Algumas perguntas guiam este artigo: como a IA pode complementar o tratamento da ansiedade? Quais são seus benefícios reais e riscos potenciais no ambiente terapêutico?
O avanço de plataformas digitais de saúde mental foi potencializado pela necessidade de atendimento remoto durante a COVID-19. Hoje há aplicativos e chatbots que simulam conversas psicoterapêuticas e programas de autorregulação emocional.
Embora essas ferramentas auxiliam no autoconhecimento e regulação do humor, elas não substituem a psicoterapia clínica tradicional.
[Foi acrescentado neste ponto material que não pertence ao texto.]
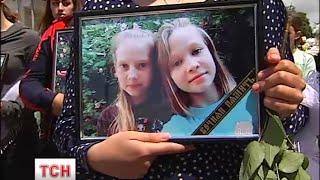 У Василькові поховали дівчаток, які загинули внаслідок ДТП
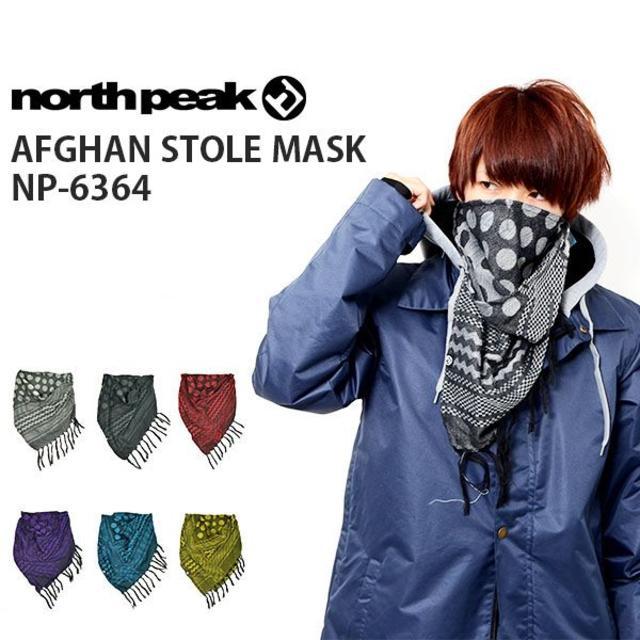 マスク 医療用 、 【残りわずか‼】 north peak アフガンストール フェイス カバーの通販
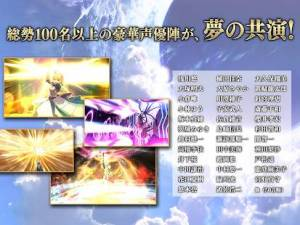 Androidアプリ「Fate/Grand Order」のスクリーンショット 5枚目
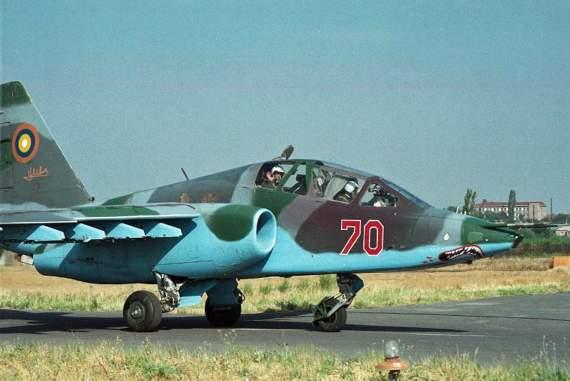 Катастрофа штурмовика Су-25УБ ВВС Армении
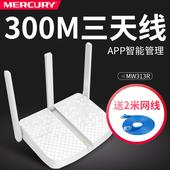 水星无线路由器穿墙王MW313R 300M三天线 智能高速迷你wifi家用AP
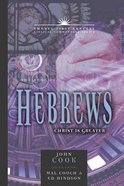 The Book of Hebrews (21st Century Biblical Commentary Series)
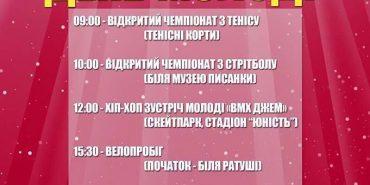 Афіша до Дня молоді у Коломиї: чемпіонат зі стрітболу та велопробіг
O objetivo deste artigo é mapear as aplicações práticas da IA no tratamento do TAG no Brasil, discutindo ganhos (acesso, personalização, suporte contínuo), limitações técnicas e clínicas, e ponderações éticas (privacidade, responsabilidade e desigualdades no acesso). Ao final, exponho perspectivas futuras, sempre lembrando: a IA é uma aliada, não um “psicoterapeuta-robô” substituto.
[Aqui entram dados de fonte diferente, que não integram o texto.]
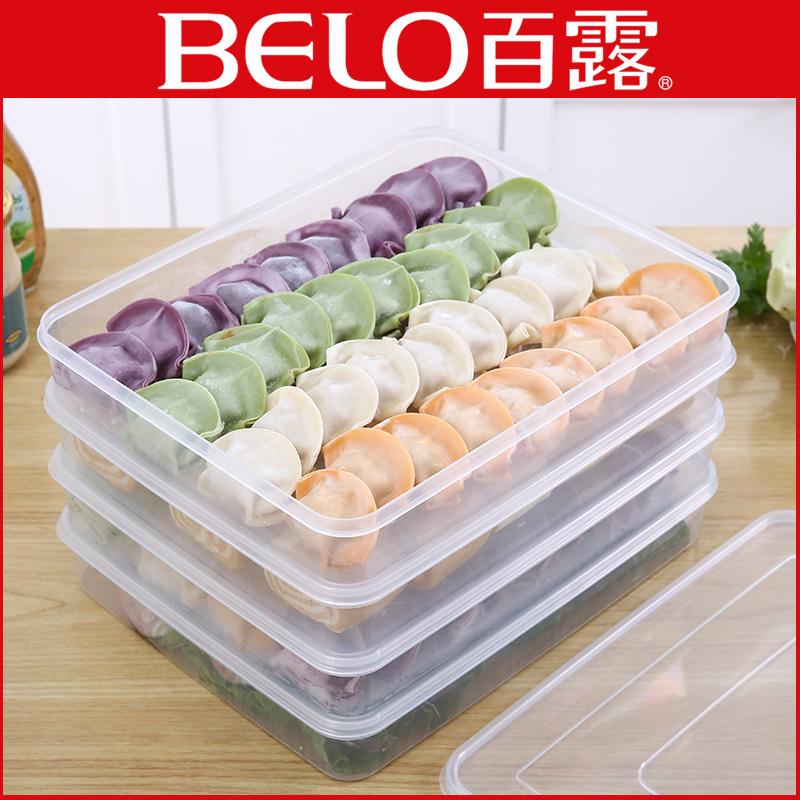 百露3个装饺子盒 冻饺子冰箱冷冻食物家用保鲜无格饺子鸡蛋收纳盒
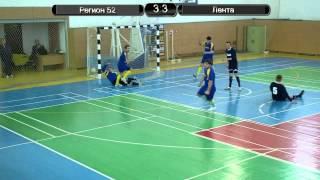 Регион 52 - Лента Четвёртая Лига 1/8 Финала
Benefícios da IA no tratamento do TAG
A incorporação da IA na psicoterapia do TAG traz vantagens reconhecidas por especialistas. Entre elas:
Ampliação do acesso
Chatbots e apps permitem que pessoas em áreas remotas ou sem psicoterapeuta local busquem suporte. Como aponta Domiciano (USP-USP), durante a pandemia houve “ganhos claros” com a psicoterapia a distância, aumentando o acesso em lugares com rede restrita.
A telepsicoterapia é vista como um complemento necessário: “apesar das limitações, serve como primeiros socorros em momentos de ansiedade aguda“. Isso é crucial num país de dimensões continentais como o Brasil, onde o atendimento tradicional não alcança todos.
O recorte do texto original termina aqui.